William Bouguereau, Oreste poursuivi par les Furies ou Les Remords, 1862, huile sur toile, Chrysler Museum of Art, Norfolk (VA).

William Bouguereau, le néo-classique absolu

Adolphe-William Bouguereau, un nom peu facile à porter à moins de vivre pendant le XIXᵉ siècle. Raccourcissons-le simplement à William Bouguereau.
Il paraît que l’on connait tous un Bouguereau. Toutefois, l’homme dont nous allons parler est probablement le plus talentueux d’entre tous les Bouguereau (et c’est dire). En effet, il s’agit de l’un des peintres néo-classiques les plus délicieusement réalistes de la peinture académique française, pourtant dans son siècle le plus prolifique. Alors cher ami, prévenez votre propre Bouguereau que la compétition va débuter.

William Bouguereau, Autoportrait, 1879, huile sur toile, Musée des beaux-arts de Montréal.

Son œuvre

Après un apprentissage à l’école des Beaux-Arts de Bordeaux, le jeune peintre originaire de La Rochelle est admis à Paris dans l’atelier de Picot (1846). Durant l’année 1850, Bouguereau débute sa carrière sur les chapeaux de roues (hic déso) en remportant le très envié Prix de Rome qui octroie à son propriétaire une rente annuelle et une chambre dans la Villa Médicis. Cela sert un but précis, celui de permettre au gagnant d’effectuer un séjour de recherche et de pratique artistique dans la Cité Éternelle. Là-bas, Bouguereau en profite pour accroitre son talent et parfaire sa connaissance des thèmes classiques, religieux ou mythologiques.

William Bouguereau, Dante et Virgile, 1850, huile sur toile, Musée d’Orsay.

À ce moment, le style de Bouguereau se distingue par plusieurs caractéristiques :

Un réalisme méticuleux : ses œuvres sont d’une précision extraordinaire, chaque détail étant rendu avec une minutie maniériste qui témoigne d’une maîtrise technique exceptionnelle. Observez le roulis des yeux du dévoré dans son Dante et Virgile.

Une beauté idéalisée : les sujets de Bouguereau sont souvent des figures féminines idéalisées, aux traits parfaits et aux poses gracieuses.

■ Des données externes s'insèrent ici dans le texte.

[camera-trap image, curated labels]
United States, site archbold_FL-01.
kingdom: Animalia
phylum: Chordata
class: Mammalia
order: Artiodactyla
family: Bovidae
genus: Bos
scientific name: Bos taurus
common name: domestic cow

Il s’inspire alors largement de la sculpture antique et de la Renaissance italienne.

Des compositions rigoureusement classiques : souvent équilibrées et harmonieuses, les pièces de Bouguereau suivent les règles académiques les plus strictes.

Thèmes mythologiques et religieux : Bouguereau a souvent représenté des scènes mythologiques et religieuses, telles que Nymphes et satyre, sa Pietà ou sa Vierge de la Consolation, renversante et signant les prémices de l’Art nouveau.

William Bouguereau, La Vierge de la Consolation, 1875, huile sur toile, Musée des Beaux-Arts de Strasbourg.

Un succès populaire et critique

De son vivant, Bouguereau jouit d’une popularité tout de même reconnue. Ses œuvres sont appréciées par le public bourgeois et sont régulièrement exposées aux Salons parisiens. Il est également très respecté par ses pairs, qui le proposeront professeur à l’École des Beaux-Arts de Paris. Toutefois, si l’œuvre de Bouguereau est importante dans l’Histoire de l’art, elle a également fait l’objet de nombreuses critiques. Au XXᵉ siècle, l’avènement des mouvements modernes comme l’impressionnisme et le cubisme remettra en question les valeurs esthétiques de l’art académique. Bouguereau sera ainsi accusé d’avoir produit un art trop conventionnel, trop passé et trop éloigné de la réalité malgré le réalisme développé dans ses toiles.

Certes, je suis d’accord pour avouer que certaines œuvres se pâment à la vue du spectateur, par leur sensibilité puérile et leur caractère candide ; mais j’ai la chance de ne pas vivre à la fin du XIXᵉ siècle pour m’opposer ouvertement à ces propos.

William Bouguereau, L’Aurore, 1861, huile sur toile, Birmingham Museum of Art, USA.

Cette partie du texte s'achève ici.